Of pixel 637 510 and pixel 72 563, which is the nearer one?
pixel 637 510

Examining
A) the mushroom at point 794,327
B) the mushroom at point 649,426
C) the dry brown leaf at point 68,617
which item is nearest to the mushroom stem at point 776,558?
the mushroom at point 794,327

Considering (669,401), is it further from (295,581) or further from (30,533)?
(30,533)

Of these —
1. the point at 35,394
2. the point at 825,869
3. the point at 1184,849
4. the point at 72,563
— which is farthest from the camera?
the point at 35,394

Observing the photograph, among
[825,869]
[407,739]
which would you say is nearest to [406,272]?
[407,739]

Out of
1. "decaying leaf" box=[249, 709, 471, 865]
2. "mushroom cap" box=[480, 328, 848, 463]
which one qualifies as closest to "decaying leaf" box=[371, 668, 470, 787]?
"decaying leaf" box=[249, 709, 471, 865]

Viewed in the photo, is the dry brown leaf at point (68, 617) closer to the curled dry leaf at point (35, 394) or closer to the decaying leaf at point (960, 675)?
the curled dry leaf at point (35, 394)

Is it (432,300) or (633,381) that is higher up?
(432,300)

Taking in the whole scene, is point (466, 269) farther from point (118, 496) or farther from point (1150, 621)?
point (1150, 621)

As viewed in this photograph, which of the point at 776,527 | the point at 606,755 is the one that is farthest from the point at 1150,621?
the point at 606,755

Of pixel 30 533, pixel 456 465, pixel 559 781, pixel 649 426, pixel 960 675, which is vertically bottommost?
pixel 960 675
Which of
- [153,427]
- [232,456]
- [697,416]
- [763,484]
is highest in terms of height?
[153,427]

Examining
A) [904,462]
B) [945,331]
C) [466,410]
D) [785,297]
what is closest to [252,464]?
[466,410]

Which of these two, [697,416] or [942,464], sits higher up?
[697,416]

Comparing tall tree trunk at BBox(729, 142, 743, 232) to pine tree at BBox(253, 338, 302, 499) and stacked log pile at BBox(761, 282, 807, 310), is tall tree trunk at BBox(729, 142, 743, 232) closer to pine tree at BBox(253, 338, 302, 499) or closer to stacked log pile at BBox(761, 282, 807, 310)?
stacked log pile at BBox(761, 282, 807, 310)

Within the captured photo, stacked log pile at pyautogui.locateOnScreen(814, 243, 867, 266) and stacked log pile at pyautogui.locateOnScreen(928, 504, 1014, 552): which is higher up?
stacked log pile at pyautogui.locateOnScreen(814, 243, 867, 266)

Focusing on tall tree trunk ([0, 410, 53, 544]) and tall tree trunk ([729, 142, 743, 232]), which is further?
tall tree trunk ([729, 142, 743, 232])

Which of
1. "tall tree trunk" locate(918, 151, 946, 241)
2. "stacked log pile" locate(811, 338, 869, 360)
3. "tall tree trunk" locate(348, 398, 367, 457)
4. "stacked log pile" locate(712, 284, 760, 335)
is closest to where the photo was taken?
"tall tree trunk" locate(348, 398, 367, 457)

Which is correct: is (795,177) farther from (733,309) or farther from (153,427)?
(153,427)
☆ ☆ ☆ ☆
§ **Written instruction**:
Update all of the lines above so that every "pine tree" becomes "spruce tree", and leave everything else unchanged.

§ **Solution to this problem**:
Of pixel 637 510 and pixel 72 563, which is the nearer one?
pixel 637 510

Examining
A) the mushroom at point 794,327
B) the mushroom at point 649,426
C) the dry brown leaf at point 68,617
which item is nearest to the mushroom stem at point 776,558?
the mushroom at point 794,327

Considering (669,401), is it further from (295,581) or further from (30,533)?
(30,533)

Of these —
1. the point at 35,394
2. the point at 825,869
3. the point at 1184,849
4. the point at 72,563
— which is farthest from the camera?
the point at 35,394

Observing the photograph, among
[825,869]
[407,739]
which would you say is nearest to [406,272]?
[407,739]

Out of
1. "decaying leaf" box=[249, 709, 471, 865]
2. "mushroom cap" box=[480, 328, 848, 463]
which one qualifies as closest to "decaying leaf" box=[371, 668, 470, 787]?
"decaying leaf" box=[249, 709, 471, 865]

Viewed in the photo, is the dry brown leaf at point (68, 617) closer to the curled dry leaf at point (35, 394) or closer to the decaying leaf at point (960, 675)?
the curled dry leaf at point (35, 394)

Is it (432,300) or (633,381) that is higher up?
(432,300)

Taking in the whole scene, is point (466, 269) farther from point (118, 496) or farther from point (1150, 621)?
point (1150, 621)

As viewed in this photograph, which of the point at 776,527 | the point at 606,755 is the one that is farthest from the point at 1150,621?
the point at 606,755

Of pixel 30 533, pixel 456 465, pixel 559 781, pixel 649 426, pixel 960 675, which is vertically bottommost?
pixel 960 675
Which of
- [153,427]
- [232,456]
- [697,416]
- [763,484]
is highest in terms of height?
[153,427]

Examining
A) [904,462]
B) [945,331]
C) [466,410]
D) [785,297]
what is closest to [252,464]?
[466,410]

Which of these two, [697,416] or [942,464], sits higher up?
[697,416]

Comparing tall tree trunk at BBox(729, 142, 743, 232) to spruce tree at BBox(253, 338, 302, 499) and stacked log pile at BBox(761, 282, 807, 310), is tall tree trunk at BBox(729, 142, 743, 232) closer to spruce tree at BBox(253, 338, 302, 499) or closer to stacked log pile at BBox(761, 282, 807, 310)?
stacked log pile at BBox(761, 282, 807, 310)

Within the captured photo, stacked log pile at pyautogui.locateOnScreen(814, 243, 867, 266) and stacked log pile at pyautogui.locateOnScreen(928, 504, 1014, 552): which is higher up?
stacked log pile at pyautogui.locateOnScreen(814, 243, 867, 266)

Focusing on tall tree trunk ([0, 410, 53, 544]) and tall tree trunk ([729, 142, 743, 232]), which is further?
tall tree trunk ([729, 142, 743, 232])

Which of
1. "tall tree trunk" locate(918, 151, 946, 241)
2. "stacked log pile" locate(811, 338, 869, 360)
3. "tall tree trunk" locate(348, 398, 367, 457)
4. "stacked log pile" locate(712, 284, 760, 335)
is closest to where the photo was taken?
"tall tree trunk" locate(348, 398, 367, 457)

Which is correct: is (795,177) farther from (733,309) or farther from (153,427)?
(153,427)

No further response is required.